**What to work on:** Would you please transcribe, exactly as written, the lines of the entries below starting at the one that holds "To My Sweetheart - Pansies Romance & Love" and ending at the one that holds "vintage modular brown", both included?
-- Input follows --
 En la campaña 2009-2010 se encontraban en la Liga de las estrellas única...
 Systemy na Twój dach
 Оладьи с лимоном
-- Input concluded --
-- Input follows --
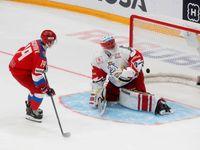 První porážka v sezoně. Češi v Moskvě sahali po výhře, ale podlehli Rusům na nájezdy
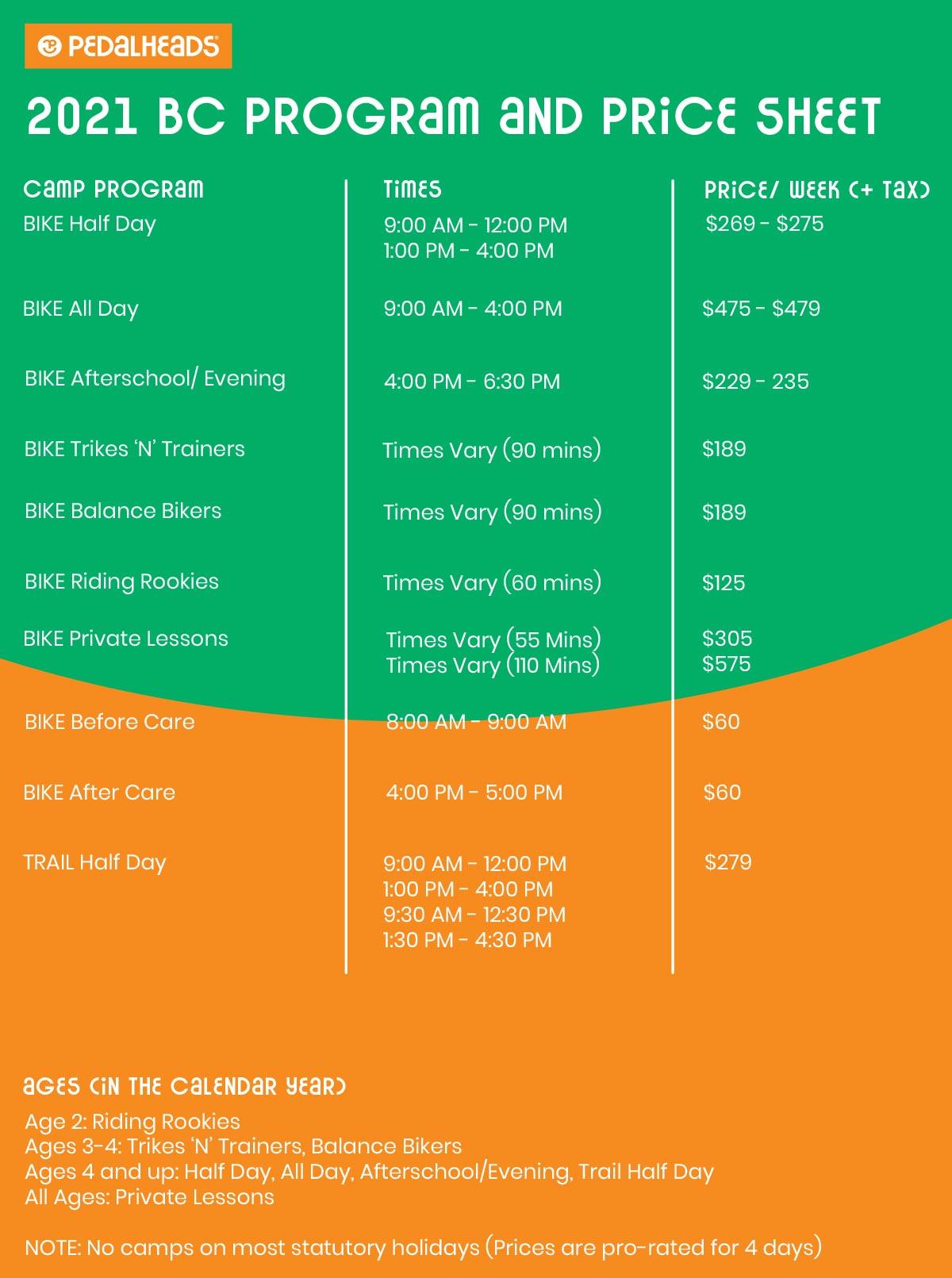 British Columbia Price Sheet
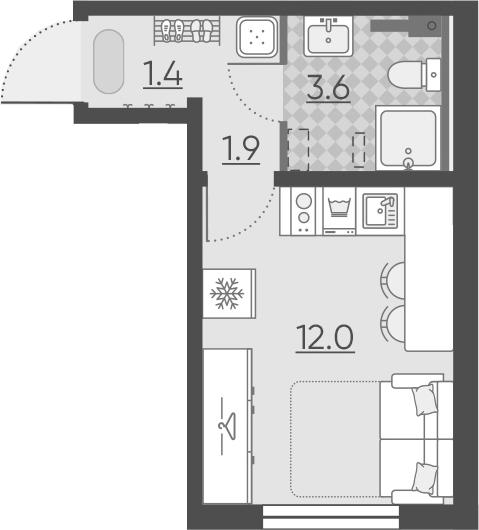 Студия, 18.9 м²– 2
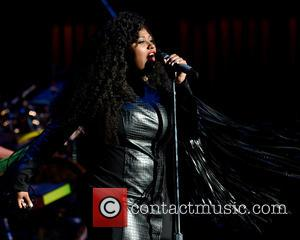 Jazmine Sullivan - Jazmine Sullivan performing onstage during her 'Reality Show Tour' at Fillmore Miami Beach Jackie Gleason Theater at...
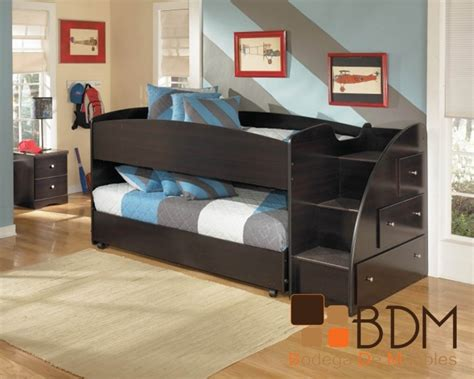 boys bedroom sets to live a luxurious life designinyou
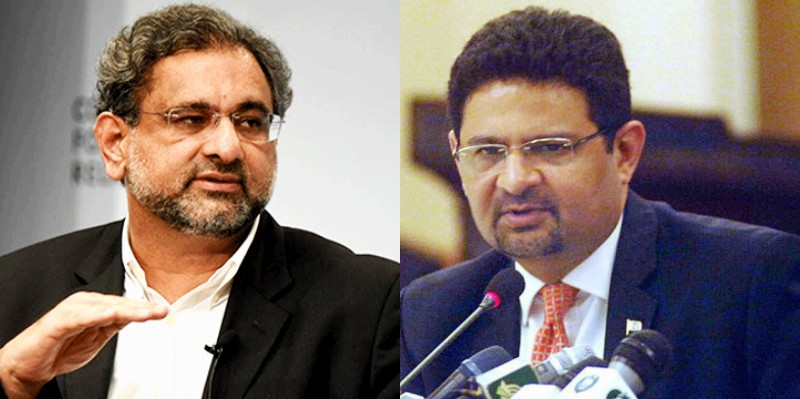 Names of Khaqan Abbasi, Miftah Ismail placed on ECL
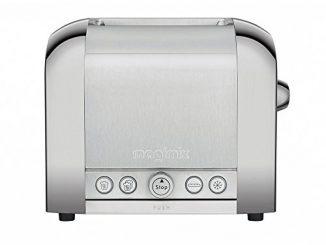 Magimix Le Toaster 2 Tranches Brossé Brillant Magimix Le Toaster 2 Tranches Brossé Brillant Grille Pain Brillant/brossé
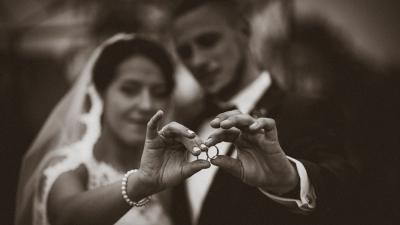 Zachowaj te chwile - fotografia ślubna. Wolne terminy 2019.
-- Input concluded --
-- Input follows --
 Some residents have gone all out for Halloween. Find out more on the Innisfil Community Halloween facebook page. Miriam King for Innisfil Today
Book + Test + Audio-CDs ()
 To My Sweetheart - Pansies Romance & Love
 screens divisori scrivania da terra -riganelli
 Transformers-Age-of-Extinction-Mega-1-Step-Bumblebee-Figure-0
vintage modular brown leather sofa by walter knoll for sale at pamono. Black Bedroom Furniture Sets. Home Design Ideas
-- Input concluded --
**Answer section:**
 To My Sweetheart - Pansies Romance & Love
 screens divisori scrivania da terra -riganelli
 Transformers-Age-of-Extinction-Mega-1-Step-Bumblebee-Figure-0
vintage modular brown leather sofa by walter knoll for sale at pamono. Black Bedroom Furniture Sets. Home Design Ideas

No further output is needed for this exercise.